I’m not thinking of her that way.

I’m not thinking of my business partner’s daughter like that. I’m not feeling a thing for her.

But for the first time ever, across the living room, drinking my iced tea, I am.

I’m looking at her like…she’s not his daughter.

I’m noting her, every detail. Lush chestnut hair, pink lips, a delicate throat. Pale skin.

Her green eyes are flecked with gold. Have they always been flecked like that? Has her skin always been so creamy? Her red sweater hugs her chest, and her jeans meld to her legs. She’s tall in those black boots with a zipper up the side.

Was she always tall? Always lithe?

I don’t even know. I probably shouldn’t know.

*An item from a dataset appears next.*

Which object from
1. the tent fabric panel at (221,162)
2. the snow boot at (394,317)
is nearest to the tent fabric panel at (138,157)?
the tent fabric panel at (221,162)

But I know this—my chest is painfully tight, like someone’s turning a key in a jack-in-the-box, over and over. Tightening me. This feeling can’t be healthy. This must be heartburn. Or a panic attack?

Except it’s not.

It’s something else.

Something all too familiar.

Something I know well. Something I shouldn’t feel for Ian’s daughter.

I desperately want to be unaffected by her clever reply, I absolutely want to let the hopeful note in it slide right off me like I do a thousand comments about a thousand things every day. But she’s no longer the girl on the bike who I took to the ER one day last summer.

She’s Harlow.

A…woman who likes the same obscure musical I do. A woman who chose her major for the same reason I did. A woman who isn’t fooled by bullshit at parties.

I shouldn’t say another thing to her.

I really shouldn’t.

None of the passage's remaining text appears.